(EXTRACT TO READ):
※

Suppose an array sorted in ascending order is rotated at some pivot unknown to you beforehand.

(i.e., 0 1 2 4 5 6 7 might become 4 5 6 7 0 1 2).

You are given a target value to search. If found in the array return its index, otherwise return -1.

You may assume no duplicate exists in the array.

Code:

class Solution {
    public int search(int[] nums, int target) {
        if (nums.length == 0) return -1;
        
        int len = nums.length;
        int indexMax = len - 1;
        int start = 0, end = len - 1;
        
        // find the pivot position
        for (int i = indexMax; i > 0; --i) {
            if (nums[i] < nums[i - 1]) indexMax = i - 1;
        }
        
        // change the start and/or end index if the array has been rotated
        if (indexMax != len - 1) {
            if (target >= nums[0]) end = indexMax;
            else start = indexMax + 1;
        }
        
        // do binary search
        while (start+1 < end) {
            int half = (start + end) >>> 1;
            if (nums[half] == target) return half;
            else if (nums[half] < target) start = half;
            else end = half;
        }
        
        if (nums[end] == target) return end;
        if (nums[start] == target) return start;
        return -1;
    }
}

解题思路：

旋转后的数组在pivot两边分别是排序好的，因此可以考虑找到pivot的位置，并且判断之后选择在左边或者右边进行二分查找；
数组是在最大值处旋转，因此如果最大值不在数组的尾部，则改变二分查找的范围；
二分循环结束，判断end和start两点是否等于target再输出。

※

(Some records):
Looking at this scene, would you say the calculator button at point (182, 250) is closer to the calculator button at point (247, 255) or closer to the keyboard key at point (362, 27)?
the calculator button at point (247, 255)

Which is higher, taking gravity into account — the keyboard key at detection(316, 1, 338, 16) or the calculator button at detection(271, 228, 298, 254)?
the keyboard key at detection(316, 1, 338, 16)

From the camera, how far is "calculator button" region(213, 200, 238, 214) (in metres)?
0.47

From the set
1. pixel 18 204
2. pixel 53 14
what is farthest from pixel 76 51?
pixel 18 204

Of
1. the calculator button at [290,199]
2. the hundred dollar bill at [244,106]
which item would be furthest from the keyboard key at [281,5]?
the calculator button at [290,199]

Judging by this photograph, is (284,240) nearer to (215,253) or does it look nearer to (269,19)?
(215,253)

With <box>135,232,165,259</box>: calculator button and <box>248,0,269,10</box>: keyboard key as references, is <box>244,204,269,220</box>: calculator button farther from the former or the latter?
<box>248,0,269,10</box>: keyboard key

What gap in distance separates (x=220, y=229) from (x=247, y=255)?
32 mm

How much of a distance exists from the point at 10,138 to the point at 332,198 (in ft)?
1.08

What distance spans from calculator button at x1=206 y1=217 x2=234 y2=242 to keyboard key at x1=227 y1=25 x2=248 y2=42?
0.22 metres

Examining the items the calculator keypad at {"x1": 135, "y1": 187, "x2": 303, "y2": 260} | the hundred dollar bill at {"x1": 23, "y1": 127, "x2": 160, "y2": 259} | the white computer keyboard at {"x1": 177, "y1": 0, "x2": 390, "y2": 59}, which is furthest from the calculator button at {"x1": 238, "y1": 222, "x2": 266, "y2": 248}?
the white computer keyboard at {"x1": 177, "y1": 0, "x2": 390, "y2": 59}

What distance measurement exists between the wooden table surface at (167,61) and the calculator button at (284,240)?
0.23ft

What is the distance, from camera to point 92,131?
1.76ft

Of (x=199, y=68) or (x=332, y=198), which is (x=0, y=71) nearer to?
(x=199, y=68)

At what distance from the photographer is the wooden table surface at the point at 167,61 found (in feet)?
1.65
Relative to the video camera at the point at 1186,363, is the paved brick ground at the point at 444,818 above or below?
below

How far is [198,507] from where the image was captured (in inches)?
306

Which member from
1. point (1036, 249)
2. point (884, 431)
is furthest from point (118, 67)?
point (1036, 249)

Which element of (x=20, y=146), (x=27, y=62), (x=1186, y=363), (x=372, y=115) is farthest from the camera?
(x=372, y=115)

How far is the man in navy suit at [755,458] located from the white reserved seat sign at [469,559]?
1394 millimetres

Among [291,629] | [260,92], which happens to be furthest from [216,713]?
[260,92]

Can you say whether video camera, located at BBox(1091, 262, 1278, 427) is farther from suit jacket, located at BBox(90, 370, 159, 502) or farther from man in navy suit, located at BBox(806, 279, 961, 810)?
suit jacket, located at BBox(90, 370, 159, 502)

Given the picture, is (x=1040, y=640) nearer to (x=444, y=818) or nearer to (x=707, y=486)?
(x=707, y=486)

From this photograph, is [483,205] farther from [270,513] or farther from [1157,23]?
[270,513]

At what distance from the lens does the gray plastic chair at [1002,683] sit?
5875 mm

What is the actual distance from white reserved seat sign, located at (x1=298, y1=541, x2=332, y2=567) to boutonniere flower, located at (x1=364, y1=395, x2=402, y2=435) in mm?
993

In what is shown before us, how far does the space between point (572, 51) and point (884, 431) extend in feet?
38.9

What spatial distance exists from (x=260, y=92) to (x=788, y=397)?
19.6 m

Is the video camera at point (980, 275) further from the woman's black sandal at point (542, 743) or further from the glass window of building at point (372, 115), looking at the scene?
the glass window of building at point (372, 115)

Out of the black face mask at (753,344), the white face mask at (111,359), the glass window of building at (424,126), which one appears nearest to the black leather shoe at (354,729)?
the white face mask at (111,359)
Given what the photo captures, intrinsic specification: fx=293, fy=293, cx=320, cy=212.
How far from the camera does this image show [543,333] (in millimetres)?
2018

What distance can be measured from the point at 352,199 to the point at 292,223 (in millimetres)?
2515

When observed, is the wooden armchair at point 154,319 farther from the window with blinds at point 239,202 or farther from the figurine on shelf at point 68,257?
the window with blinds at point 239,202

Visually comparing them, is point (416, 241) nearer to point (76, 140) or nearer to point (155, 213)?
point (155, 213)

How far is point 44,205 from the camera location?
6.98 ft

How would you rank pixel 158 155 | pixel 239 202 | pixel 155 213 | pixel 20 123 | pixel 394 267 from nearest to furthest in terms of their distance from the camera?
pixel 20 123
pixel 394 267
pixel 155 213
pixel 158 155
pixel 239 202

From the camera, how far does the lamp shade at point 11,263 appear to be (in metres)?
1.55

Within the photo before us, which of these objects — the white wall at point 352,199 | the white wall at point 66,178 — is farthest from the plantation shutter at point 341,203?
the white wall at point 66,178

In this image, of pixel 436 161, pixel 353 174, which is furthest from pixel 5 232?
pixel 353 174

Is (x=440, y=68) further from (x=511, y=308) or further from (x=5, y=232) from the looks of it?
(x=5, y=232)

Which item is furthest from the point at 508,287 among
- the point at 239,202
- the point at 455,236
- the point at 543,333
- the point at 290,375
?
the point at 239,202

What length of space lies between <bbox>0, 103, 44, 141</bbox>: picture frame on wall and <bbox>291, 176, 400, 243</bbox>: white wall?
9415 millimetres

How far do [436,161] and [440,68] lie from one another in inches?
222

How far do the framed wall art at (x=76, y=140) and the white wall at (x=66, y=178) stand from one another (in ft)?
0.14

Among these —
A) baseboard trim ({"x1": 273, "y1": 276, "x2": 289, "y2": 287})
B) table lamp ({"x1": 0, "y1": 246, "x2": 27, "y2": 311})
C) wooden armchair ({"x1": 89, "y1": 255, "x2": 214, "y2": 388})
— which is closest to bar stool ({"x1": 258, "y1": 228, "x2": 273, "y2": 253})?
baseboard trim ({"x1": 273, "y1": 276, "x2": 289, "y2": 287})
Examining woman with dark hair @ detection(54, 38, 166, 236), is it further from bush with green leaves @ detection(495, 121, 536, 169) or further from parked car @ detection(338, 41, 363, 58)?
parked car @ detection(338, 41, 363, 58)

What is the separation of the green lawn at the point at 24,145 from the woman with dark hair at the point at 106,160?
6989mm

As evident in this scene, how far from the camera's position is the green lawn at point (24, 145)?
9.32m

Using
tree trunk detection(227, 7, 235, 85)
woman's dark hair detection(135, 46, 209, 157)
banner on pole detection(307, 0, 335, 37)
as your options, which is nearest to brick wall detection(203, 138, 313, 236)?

※

(TASK REQUIREMENTS):
1 – Edit the rotated-array problem statement starting at "Suppose an array" and ending at "in the array.", swapping "duplicate" for "repeated value".
2 – Collect every line of the rows containing the string "window", matching case exactly.

(SOLUTIONS BY TASK):
1 –
Suppose an array sorted in ascending order is rotated at some pivot unknown to you beforehand.

(i.e., 0 1 2 4 5 6 7 might become 4 5 6 7 0 1 2).

You are given a target value to search. If found in the array return its index, otherwise return -1.

You may assume no repeated value exists in the array.

2 –
Is the video camera at point (980, 275) further from the woman's black sandal at point (542, 743) or further from the glass window of building at point (372, 115), looking at the scene?
the glass window of building at point (372, 115)
Out of the black face mask at (753,344), the white face mask at (111,359), the glass window of building at (424,126), which one appears nearest to the black leather shoe at (354,729)?
When observed, is the wooden armchair at point 154,319 farther from the window with blinds at point 239,202 or farther from the figurine on shelf at point 68,257?
the window with blinds at point 239,202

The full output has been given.